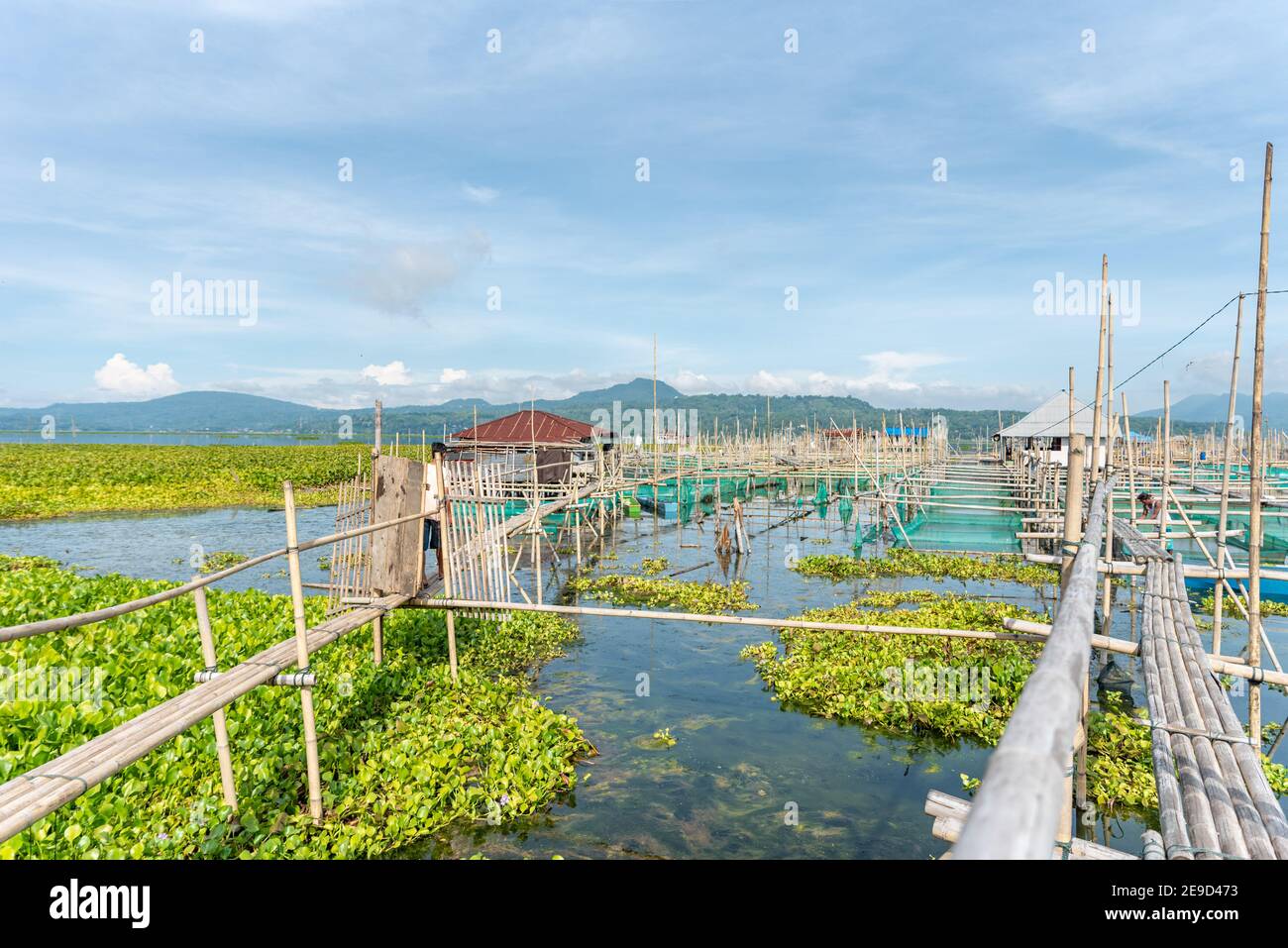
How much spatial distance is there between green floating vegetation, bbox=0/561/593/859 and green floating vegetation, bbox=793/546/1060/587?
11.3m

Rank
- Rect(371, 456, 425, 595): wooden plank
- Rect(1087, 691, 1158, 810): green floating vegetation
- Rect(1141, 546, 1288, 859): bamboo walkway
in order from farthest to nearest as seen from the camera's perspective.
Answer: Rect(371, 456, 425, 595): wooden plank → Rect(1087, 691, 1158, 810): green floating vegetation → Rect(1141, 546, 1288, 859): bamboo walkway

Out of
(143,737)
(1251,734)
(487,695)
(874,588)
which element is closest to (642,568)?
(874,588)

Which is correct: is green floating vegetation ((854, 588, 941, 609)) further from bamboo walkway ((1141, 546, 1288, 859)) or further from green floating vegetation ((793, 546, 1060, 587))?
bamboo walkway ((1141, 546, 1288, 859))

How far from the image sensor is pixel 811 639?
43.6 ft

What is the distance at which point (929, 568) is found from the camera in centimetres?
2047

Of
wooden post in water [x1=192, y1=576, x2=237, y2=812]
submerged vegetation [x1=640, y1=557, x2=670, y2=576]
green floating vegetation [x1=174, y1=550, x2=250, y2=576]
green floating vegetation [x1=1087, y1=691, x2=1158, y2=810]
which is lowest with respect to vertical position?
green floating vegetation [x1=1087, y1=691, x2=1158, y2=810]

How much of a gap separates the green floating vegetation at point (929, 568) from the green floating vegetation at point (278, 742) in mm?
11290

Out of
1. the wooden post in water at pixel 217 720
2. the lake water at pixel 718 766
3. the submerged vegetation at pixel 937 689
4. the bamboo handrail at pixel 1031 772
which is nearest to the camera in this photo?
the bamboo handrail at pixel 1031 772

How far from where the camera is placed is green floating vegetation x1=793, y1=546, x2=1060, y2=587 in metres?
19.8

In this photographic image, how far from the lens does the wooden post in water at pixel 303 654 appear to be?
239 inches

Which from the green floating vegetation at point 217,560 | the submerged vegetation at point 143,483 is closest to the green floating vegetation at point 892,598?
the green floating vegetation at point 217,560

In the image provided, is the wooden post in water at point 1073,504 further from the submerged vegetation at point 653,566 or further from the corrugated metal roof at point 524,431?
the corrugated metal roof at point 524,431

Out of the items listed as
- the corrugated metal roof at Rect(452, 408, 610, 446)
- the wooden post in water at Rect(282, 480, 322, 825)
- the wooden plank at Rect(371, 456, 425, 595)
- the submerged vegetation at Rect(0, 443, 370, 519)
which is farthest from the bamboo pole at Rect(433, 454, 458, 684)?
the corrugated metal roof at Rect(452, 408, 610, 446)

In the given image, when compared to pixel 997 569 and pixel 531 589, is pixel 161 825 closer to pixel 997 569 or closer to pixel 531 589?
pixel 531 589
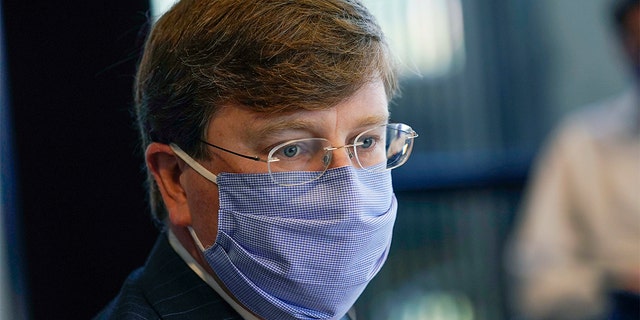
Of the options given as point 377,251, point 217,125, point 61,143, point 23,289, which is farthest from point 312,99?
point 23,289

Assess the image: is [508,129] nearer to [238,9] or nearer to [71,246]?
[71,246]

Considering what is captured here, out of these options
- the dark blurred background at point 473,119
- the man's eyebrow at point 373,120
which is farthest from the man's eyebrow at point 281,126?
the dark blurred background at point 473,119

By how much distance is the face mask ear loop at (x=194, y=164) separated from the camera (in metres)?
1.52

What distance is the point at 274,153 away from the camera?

SET EXERCISE: Render everything from the line containing "Out of the items listed as" down to the end of the records as a Markdown table with the columns Row and Line. Skip blank lines and leave out the pictures.

ANSWER:
| Row | Line |
|---|---|
| 1 | Out of the items listed as |
| 2 | - the corrugated metal roof at Rect(452, 408, 610, 446) |
| 3 | - the wooden post in water at Rect(282, 480, 322, 825) |
| 4 | - the wooden plank at Rect(371, 456, 425, 595) |
| 5 | - the submerged vegetation at Rect(0, 443, 370, 519) |
| 6 | which is farthest from the bamboo pole at Rect(433, 454, 458, 684)? |
| 7 | the corrugated metal roof at Rect(452, 408, 610, 446) |
| 8 | In the given image, when compared to pixel 997 569 and pixel 531 589, is pixel 161 825 closer to pixel 997 569 or closer to pixel 531 589? |
| 9 | pixel 531 589 |
| 10 | Of the options given as point 377,251, point 217,125, point 61,143, point 23,289, which is farthest from point 312,99? |
| 11 | point 23,289 |
| 12 | Assess the image: is [508,129] nearer to [238,9] or nearer to [71,246]? |
| 13 | [71,246] |
| 14 | Considering what is captured here, out of these options |
| 15 | - the dark blurred background at point 473,119 |
| 16 | - the man's eyebrow at point 373,120 |
| 17 | which is farthest from the man's eyebrow at point 281,126? |
| 18 | the dark blurred background at point 473,119 |
| 19 | By how much distance is the face mask ear loop at (x=194, y=164) separated from the camera (in metres)? |
| 20 | 1.52 |
| 21 | What distance is the point at 274,153 away from the camera? |